§ **REQUISITOS**:
#1 Extrae del texto sobre el papel del aseo el fragmento comprendido entre "Lo lamentable es" y "retorcida al tiempo.", ambos incluidos.
#2 Responde estas preguntas con lo que dice el texto sobre el papel del aseo:
(a) ¿A quién se atribuye la cita "Es noble intentar lo imposible"?
(b) ¿Cuántos rollos de papel reponen a diario en el aseo?
(c) ¿Con qué compara quien narra la posibilidad de que ella se enrolle con el papel?
#3 Escribe una continuación del texto sobre el papel del aseo a partir de su última frase.

§ **FUENTE**:
30/8/11

Hambre



"Es noble intentar lo imposible". Borges.

Lo lamentable es que casi nadie hacemos, tan siquiera, lo posible.

27/8/11

La oscura estupidez de una manzana. III

Simpsons y Magritt. Matt Groening


Ayer no había papel en el aseo, nuevamente, repetición constante de un acontecimiento que no por ser habitual deja de sorprenderme. Comienzo a preocuparme seriamente. Seriamente. Lo reponen a diario, dos rollos. Lo sé porque inquirí ante su ausencia. Le pregunté a ella, también, a pesar del malestar de estómago que me produce ver sus dientes y sentir su pútrido aliento, pero sólo me sonríe con esa sonrisa sin sentido, meliflua, que sólo Dios o el Diablo sabrán lo que quiere decir, y esa mirada perdida y retorcida al tiempo.
La noche pasada me quedé despierto para averiguar qué hace con él, pero debí dormirme en algún momento pues esta mañana no había -papel me refiero-. Tal vez se levante en sueños, o despierta, no sé, y se enrolle con él cual momia egipcia; tal vez se lo coma, tal vez… No quiero pensar lo peor. Lo dejaré ahí. Me preocupa seriamente.

§ **Elementos de una fuente de datos**:
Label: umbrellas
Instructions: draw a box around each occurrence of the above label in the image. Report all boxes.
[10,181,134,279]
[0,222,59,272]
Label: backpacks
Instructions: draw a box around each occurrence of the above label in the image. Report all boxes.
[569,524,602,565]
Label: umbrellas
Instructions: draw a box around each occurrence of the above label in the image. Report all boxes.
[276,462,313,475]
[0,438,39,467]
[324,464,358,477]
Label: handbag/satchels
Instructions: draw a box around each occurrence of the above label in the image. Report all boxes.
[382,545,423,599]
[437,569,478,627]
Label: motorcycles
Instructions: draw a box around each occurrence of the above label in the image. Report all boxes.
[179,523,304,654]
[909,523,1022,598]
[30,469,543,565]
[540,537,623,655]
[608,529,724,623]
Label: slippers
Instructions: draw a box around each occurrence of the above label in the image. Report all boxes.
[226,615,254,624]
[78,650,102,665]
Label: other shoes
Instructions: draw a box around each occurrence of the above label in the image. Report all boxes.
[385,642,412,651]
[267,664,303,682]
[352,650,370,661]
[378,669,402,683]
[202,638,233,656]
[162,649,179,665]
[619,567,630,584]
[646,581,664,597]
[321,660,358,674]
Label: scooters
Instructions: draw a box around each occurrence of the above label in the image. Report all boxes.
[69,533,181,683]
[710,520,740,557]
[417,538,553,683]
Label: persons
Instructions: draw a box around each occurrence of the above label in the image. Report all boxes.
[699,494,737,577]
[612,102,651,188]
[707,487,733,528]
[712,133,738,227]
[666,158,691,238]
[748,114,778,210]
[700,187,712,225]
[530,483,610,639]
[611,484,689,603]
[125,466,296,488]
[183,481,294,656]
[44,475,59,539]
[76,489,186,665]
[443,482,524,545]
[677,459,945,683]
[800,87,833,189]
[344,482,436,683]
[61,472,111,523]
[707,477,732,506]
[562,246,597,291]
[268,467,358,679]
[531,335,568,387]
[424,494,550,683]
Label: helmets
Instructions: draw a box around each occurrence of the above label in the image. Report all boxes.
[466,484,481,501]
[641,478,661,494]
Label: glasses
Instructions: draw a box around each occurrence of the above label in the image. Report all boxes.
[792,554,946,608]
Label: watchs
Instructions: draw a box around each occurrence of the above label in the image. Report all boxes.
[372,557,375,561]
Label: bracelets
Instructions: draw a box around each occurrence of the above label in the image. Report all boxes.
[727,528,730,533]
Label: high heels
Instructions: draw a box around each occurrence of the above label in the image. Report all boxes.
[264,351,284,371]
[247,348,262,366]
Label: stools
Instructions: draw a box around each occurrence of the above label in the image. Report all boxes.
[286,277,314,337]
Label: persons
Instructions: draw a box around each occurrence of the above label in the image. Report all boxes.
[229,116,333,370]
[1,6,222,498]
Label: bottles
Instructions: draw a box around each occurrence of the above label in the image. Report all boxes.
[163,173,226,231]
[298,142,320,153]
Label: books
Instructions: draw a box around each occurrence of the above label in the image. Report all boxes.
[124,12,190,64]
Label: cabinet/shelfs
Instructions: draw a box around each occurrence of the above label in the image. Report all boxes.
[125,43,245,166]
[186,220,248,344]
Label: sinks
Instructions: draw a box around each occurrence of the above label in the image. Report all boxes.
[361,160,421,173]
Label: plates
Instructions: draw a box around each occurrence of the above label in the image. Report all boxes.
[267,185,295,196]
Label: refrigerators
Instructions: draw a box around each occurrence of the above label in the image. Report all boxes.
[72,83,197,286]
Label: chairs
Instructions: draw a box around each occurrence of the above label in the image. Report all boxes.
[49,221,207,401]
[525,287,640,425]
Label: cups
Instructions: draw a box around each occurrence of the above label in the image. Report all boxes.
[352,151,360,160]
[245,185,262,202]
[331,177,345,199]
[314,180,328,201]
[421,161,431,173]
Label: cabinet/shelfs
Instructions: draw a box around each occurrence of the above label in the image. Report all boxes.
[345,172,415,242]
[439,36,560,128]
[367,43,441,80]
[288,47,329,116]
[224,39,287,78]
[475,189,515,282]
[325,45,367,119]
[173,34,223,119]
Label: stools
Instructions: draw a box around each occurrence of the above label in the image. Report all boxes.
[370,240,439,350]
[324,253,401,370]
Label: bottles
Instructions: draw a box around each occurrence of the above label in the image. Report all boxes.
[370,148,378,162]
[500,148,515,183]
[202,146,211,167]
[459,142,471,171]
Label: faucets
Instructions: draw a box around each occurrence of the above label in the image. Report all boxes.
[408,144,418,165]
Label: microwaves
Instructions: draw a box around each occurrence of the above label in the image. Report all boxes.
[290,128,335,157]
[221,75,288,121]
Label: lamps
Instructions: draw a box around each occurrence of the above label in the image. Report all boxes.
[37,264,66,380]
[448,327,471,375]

§ **LAS RESPUESTAS**:
#1
Lo lamentable es que casi nadie hacemos, tan siquiera, lo posible.

27/8/11

La oscura estupidez de una manzana. III

Simpsons y Magritt. Matt Groening


Ayer no había papel en el aseo, nuevamente, repetición constante de un acontecimiento que no por ser habitual deja de sorprenderme. Comienzo a preocuparme seriamente. Seriamente. Lo reponen a diario, dos rollos. Lo sé porque inquirí ante su ausencia. Le pregunté a ella, también, a pesar del malestar de estómago que me produce ver sus dientes y sentir su pútrido aliento, pero sólo me sonríe con esa sonrisa sin sentido, meliflua, que sólo Dios o el Diablo sabrán lo que quiere decir, y esa mirada perdida y retorcida al tiempo.

#2
(a) A Borges.
(b) Dos rollos.
(c) Con una momia egipcia.

#3
Hoy, mientras miraba el tiempo en el ordenador, he notado una presencia detrás de mí, y como una leve, fría y continua corriente de aire en mi brazo derecho. Tenía miedo, pavor más bien, y temía girarme. Pero… al final la curiosidad, o ese impulso que nos lleva a hacer cosas que no queremos o la morbosidad o vaya usted a saber qué, me hizo girar la cabeza tras esos minutos eternos de vacilación, o segundos quizá, momento en el que ella puso la suya en paralelo a la mía al tiempo que introducía su mirada en la pantalla utilizando sus ojos de sapo, tanto que casi la roza con ellos, dándome un susto de muerte.
Es un ser extraño. Tal vez ni sea de este mundo. Por ventura ni un ser siquiera. Quizá una pesadilla, una de mis peores pesadillas. Acaso mi karma, si creyese en él, quién sabe, pero no creo, por tanto...

21/8/11

La oscura estupidez de una manzana. II

Fernanda Pringles. "Mujer de bombín"




Sigo pensando qué hacer y cómo hacerlo.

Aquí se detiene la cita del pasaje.